In my house, we’re all about hanging out in our backyard these days. It’s a little hot out and sometimes its much cooler to just sit in the shade of our backyard on the weekends. We’ll listen to some music while the kiddos play on the play set and we just chat. It really is nice.
I love to make easy snacks like this for hanging in the backyard on a summer afternoon. These grilled nachos are literally a meal unto themselves too. I’m also still considering that 12-step program for the Frank’s hot sauce addiction. I went to start this recipe (by throwing the chicken in the crockpot after work on Friday) and realized we were out. I sent Trevor a panicked text saying we were out of Frank’s and he knew right away that he had to pick some up on his way home from work (this is what almost 10 years of marriage gets you – he just gets me). He was also more than happy to fire up the grill for some nachos!
These grilled nachos are totally customizable to taste. I did peppers and red onions on top because grilled red peppers are just the best, but you can use whatever you’d like. The inspiration from these came from watching Food Network’s “The Kitchen” at the gym (yes, I watch Food Network while running on a treadmill) and Geoffrey used grilled scallions (also a great choice). I served the whole thing with a side of salsa from Healthy Living Market.
Note: I use this slow cooker method to cook my chicken with some Frank’s. You can make Buffalo chicken any way you’d like, but this is the easiest for me!
Read on for the recipe!
- Shredded Buffalo chicken
- 1 bag tortilla chips
- 1 can low sodium black beans
- 1 bag shredded Mexican blend cheese
- 1 red pepper, seeded and cut in half
- 1 red onion, large slices
- fresh cilantro, chopped
- salsa and guacamole, for dipping
- Layer the chips, chicken, cheese and beans into a disposable foil pan. (I did two layers)
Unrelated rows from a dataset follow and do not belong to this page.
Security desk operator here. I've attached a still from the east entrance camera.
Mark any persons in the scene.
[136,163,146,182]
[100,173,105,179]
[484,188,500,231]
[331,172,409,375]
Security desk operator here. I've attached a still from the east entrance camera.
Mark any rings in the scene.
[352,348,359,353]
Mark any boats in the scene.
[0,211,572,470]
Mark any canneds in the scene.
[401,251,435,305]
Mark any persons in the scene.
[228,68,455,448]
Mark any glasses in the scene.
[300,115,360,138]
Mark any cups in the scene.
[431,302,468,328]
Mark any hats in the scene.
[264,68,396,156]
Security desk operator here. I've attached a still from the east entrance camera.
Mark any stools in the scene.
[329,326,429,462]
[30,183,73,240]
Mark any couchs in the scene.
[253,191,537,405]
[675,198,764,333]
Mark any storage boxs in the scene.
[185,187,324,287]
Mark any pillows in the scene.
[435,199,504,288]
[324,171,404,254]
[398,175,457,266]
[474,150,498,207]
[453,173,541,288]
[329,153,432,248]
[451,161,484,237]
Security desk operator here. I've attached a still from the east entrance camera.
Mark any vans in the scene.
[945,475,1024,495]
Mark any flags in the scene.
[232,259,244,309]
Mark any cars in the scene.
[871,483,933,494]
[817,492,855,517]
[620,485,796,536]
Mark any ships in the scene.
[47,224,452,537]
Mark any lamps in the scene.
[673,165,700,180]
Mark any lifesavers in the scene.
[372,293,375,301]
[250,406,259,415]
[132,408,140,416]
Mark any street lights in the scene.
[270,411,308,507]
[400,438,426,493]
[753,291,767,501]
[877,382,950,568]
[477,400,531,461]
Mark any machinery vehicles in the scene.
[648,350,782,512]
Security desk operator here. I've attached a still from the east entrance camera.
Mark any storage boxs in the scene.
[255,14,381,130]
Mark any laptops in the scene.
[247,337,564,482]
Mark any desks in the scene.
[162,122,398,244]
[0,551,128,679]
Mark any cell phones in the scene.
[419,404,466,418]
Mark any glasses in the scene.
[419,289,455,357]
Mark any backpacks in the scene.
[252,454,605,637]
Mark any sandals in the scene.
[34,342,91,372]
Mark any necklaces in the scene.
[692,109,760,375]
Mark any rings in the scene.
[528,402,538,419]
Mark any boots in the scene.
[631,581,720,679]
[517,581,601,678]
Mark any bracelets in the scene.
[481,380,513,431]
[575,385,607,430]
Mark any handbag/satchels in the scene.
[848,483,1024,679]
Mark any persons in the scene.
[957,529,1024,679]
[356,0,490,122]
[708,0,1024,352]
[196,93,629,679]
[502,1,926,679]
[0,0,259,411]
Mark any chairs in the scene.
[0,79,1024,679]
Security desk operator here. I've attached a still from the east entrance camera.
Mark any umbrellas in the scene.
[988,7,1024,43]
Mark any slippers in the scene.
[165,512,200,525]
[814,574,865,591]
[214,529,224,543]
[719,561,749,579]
- Heat a charcoal grill and place the foil pan over indirect heat to start melting the cheese. While that's grilling, cover the peppers and onions with olive oil, salt and pepper and place on the direct heat of the grill. Grill for 5-10 minutes until they are softened and there are some char marks.
- When they're cool enough to handle, cut into bite sized pieces and throw on top of the nachos on the grill. Cover for a few minutes until the cheese is melted and hot.
- Remove from the grill and top with fresh cilantro and any other toppings you'd like (maybe some sour cream). Serve along with fresh salsa and guacamole.